TRY IT: Starting from the line that holds "family: Cervidae", print each remaining line of the entries exactly, ending with the last.

RECORD EXTRACTS:
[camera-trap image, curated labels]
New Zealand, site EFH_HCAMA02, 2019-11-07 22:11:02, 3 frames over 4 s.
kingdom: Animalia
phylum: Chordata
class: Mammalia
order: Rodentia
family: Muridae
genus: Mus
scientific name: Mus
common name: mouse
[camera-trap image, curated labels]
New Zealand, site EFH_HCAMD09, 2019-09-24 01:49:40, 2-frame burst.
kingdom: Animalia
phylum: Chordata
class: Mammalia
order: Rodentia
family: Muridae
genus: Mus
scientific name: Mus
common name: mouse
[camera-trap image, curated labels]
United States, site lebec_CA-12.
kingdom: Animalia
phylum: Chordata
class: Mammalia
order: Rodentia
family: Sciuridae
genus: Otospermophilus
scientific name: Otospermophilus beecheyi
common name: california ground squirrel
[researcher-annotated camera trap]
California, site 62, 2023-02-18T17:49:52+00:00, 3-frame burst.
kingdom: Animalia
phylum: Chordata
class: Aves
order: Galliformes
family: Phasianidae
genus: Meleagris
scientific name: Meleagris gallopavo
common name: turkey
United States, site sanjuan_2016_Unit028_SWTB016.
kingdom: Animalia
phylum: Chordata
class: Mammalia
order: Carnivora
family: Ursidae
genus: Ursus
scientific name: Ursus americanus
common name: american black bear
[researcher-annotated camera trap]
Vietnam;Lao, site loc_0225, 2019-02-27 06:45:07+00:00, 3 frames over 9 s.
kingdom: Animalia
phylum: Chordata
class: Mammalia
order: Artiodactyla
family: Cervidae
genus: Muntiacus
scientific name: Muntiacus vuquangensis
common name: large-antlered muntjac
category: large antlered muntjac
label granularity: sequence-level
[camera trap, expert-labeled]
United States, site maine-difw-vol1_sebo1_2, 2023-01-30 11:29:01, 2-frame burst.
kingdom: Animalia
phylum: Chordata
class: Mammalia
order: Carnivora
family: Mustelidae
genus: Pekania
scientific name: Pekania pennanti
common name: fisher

YOUR RESPONSE:
family: Cervidae
genus: Muntiacus
scientific name: Muntiacus vuquangensis
common name: large-antlered muntjac
category: large antlered muntjac
label granularity: sequence-level
[camera trap, expert-labeled]
United States, site maine-difw-vol1_sebo1_2, 2023-01-30 11:29:01, 2-frame burst.
kingdom: Animalia
phylum: Chordata
class: Mammalia
order: Carnivora
family: Mustelidae
genus: Pekania
scientific name: Pekania pennanti
common name: fisher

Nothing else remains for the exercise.